The same template recurs. Oracle has stitched its cloud into the UAE's national AI plans and, through the Stargate UAE venture announced in May 2025 alongside G42, OpenAI, Nvidia, SoftBank and Cisco, into Abu Dhabi's largest compute build. Google Cloud has stood up regions in Dammam and Doha, giving Saudi and Qatari customers a way to use its services without their data leaving the Gulf. In each case the structure answers the same anxiety: how to access software the state cannot build itself without surrendering the data that makes the state sovereign in the first place.
The unresolved seam
The bargain has a seam that will not close easily. A sovereign cloud can guarantee that data is stored inside national borders and governed by national law. It is far harder to guarantee that no foreign jurisdiction can ever reach it, because the operator of the platform remains a company incorporated abroad and answerable to its home government. The Microsoft and G42 arrangement carried exactly this subtext: as a condition of the American technology and capital flowing in, G42 agreed to step back from Chinese hardware and align with US security expectations. Sovereignty, in other words, was not simply asserted by Abu Dhabi; it was negotiated with Washington. The data may stay home, but the terms of the lease are written partly elsewhere.
This is the structural tension that will define the next phase of MENA sovereign AI. Localisation rules and classification tiers give governments real leverage over where data lives and who may process it. Yet the frontier capability they want to apply to that data is held by a small number of firms in two countries, and access to it is increasingly mediated by export controls and bilateral understandings. The Gulf's regulators have built an impressive perimeter. The question the compute story could defer, and the data story cannot, is whether a perimeter you do not fully control is sovereignty or merely a well-appointed tenancy.

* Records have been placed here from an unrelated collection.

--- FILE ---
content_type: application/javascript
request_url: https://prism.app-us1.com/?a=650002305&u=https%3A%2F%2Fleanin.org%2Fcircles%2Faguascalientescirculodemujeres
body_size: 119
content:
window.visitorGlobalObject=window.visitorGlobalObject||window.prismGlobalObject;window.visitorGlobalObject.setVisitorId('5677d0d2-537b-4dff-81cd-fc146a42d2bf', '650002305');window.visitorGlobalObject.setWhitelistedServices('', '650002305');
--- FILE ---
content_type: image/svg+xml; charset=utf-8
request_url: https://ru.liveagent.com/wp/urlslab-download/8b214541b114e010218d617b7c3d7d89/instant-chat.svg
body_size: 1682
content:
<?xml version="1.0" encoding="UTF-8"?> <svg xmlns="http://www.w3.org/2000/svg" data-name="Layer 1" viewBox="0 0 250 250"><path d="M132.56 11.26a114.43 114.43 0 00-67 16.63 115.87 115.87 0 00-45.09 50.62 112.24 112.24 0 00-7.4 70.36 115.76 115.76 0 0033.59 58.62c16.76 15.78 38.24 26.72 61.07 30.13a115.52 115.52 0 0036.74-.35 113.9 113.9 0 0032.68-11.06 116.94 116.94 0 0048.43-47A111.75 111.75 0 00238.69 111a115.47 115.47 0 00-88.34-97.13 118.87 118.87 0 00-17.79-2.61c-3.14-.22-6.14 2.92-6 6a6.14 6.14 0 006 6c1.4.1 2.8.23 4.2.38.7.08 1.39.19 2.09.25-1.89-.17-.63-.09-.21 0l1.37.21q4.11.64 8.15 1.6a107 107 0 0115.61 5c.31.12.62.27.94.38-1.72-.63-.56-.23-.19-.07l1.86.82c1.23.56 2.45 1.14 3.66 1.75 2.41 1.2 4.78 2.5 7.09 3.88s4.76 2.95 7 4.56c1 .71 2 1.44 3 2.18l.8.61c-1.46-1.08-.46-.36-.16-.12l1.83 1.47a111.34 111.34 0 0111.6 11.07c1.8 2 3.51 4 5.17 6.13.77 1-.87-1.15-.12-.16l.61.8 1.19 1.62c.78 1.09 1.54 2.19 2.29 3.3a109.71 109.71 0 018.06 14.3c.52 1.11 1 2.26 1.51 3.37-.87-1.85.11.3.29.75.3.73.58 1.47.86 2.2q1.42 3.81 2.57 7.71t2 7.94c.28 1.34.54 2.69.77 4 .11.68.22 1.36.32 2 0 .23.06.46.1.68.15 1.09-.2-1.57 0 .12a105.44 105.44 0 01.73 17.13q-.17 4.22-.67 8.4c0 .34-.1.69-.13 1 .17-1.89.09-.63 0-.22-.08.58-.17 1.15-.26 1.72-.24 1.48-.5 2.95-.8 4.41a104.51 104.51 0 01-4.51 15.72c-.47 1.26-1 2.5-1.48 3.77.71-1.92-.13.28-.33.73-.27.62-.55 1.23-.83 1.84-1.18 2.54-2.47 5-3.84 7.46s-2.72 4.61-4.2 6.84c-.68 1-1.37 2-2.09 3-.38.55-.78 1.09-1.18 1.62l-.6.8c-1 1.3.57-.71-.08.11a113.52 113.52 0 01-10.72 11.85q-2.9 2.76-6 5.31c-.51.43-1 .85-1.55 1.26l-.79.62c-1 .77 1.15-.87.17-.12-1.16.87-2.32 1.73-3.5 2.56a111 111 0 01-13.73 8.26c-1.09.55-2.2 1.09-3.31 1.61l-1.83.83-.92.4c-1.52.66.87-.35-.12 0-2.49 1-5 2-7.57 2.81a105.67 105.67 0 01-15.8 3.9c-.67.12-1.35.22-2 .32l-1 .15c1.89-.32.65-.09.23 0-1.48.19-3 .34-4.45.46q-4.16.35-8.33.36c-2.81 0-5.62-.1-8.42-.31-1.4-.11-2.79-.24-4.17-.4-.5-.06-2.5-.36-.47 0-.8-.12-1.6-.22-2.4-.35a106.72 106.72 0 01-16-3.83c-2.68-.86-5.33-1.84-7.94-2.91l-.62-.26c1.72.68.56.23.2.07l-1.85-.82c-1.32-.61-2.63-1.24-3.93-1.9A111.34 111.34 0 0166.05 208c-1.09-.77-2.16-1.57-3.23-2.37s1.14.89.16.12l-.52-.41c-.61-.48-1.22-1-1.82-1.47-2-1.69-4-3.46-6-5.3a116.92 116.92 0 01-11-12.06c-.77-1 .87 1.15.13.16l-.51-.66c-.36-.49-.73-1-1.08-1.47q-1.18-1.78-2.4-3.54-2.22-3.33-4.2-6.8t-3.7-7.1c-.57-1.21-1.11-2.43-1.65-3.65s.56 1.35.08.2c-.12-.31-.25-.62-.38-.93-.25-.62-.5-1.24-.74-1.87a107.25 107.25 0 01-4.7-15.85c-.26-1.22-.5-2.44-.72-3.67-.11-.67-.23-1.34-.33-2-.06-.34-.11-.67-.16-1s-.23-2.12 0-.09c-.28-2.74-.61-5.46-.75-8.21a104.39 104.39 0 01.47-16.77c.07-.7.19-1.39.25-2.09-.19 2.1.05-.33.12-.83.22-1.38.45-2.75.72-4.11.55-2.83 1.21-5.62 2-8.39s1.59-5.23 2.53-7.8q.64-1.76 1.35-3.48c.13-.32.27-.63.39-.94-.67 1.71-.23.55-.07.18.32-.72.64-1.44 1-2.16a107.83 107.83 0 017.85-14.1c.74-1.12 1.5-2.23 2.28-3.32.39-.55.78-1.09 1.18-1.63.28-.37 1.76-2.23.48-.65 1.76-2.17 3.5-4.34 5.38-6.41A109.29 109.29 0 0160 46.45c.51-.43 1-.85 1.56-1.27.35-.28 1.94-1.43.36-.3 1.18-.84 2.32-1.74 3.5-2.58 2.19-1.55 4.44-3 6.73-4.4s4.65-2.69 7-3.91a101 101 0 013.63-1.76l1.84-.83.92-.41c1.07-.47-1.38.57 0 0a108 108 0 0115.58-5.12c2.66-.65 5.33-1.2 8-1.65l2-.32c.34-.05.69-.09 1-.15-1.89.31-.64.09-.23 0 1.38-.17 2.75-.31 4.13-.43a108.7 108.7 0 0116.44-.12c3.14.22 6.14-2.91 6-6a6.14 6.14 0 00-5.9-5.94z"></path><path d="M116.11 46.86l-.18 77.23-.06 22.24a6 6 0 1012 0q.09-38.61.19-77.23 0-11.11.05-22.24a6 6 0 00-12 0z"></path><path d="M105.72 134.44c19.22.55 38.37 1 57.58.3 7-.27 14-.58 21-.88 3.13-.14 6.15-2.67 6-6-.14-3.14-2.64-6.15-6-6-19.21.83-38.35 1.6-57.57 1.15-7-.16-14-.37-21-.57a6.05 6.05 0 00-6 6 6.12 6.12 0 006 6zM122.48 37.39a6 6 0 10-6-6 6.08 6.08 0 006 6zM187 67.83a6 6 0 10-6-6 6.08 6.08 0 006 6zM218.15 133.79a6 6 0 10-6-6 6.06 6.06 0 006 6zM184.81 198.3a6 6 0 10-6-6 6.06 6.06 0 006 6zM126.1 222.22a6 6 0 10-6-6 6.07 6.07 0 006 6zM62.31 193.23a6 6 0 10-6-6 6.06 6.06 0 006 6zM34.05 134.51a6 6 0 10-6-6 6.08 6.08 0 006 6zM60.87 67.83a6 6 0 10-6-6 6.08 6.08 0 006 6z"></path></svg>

For now the region is betting that the bargain holds: that a domestic operator, a domestic legal regime and a wall of residency rules are enough to make an imported cloud genuinely national. It is a reasonable bet, and a necessary one, given that the alternative is to forgo frontier AI entirely. But it is a bet, not a settled fact, and every new sovereign cloud signed with a foreign hyperscaler raises the same quiet question. The data stays home. The control, for the moment, is shared.